In virtually every situation, the sequencing, phasing, and coordination of the roofing work is critical to successful, watertight tear-off installations. Contractors should work from the low point to the top of the roof to prevent back-lap areas that buck water, says David Cook, AIA, Principal Architect in structural and architectural evaluation with CTLGroup (www.C-T-L.com ), Skokie, Ill. In addition, sections should be worked in a strategic sequence so that workers don’t have to walk across finished work surfaces.

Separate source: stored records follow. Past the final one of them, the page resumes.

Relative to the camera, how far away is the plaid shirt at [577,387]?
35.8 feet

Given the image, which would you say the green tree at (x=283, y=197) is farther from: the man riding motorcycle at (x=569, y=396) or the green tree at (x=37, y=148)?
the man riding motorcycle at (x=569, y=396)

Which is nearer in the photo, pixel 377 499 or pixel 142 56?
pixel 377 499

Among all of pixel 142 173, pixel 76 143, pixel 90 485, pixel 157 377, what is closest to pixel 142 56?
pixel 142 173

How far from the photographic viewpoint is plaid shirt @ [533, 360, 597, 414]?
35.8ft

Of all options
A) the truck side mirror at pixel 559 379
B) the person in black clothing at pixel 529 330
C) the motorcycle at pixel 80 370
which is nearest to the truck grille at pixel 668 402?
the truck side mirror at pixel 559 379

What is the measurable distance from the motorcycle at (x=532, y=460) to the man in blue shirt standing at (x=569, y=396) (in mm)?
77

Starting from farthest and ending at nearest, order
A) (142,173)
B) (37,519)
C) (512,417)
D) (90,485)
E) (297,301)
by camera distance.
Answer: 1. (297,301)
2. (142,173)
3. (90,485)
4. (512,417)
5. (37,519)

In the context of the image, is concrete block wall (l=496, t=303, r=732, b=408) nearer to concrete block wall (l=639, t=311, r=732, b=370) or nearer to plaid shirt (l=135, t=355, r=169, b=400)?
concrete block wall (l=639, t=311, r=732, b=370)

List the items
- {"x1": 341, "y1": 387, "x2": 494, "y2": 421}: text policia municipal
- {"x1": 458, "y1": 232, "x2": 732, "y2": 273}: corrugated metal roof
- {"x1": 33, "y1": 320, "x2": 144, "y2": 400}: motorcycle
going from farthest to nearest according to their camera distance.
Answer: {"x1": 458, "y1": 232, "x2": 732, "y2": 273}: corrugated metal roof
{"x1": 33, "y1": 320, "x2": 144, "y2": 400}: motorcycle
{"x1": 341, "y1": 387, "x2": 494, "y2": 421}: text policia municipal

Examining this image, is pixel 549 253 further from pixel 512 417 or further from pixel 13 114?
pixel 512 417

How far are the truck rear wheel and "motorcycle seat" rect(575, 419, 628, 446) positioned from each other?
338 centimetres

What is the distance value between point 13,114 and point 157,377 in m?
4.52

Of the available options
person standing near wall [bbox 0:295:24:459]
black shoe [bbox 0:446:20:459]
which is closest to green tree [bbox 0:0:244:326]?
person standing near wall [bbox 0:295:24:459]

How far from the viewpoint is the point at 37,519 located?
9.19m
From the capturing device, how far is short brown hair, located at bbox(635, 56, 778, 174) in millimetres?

Protecting the substrate or deck is another key point, says Jason Hand, Vice President of roofing contractor Property Development Solutions (www.pdscompany.com ), Lubbock, Texas. This also goes for the building’s contents at times when sections of the roof are fully removed.
“Weather must be tracked and precautions made to dry-in the structure at a moment’s notice,” says Hand. He, too, emphasizes the importance of staging roof work in portions. “The building assemblies should also be torn off in stages to limit exposed area in the event of unexpected precipitation,” says Hand.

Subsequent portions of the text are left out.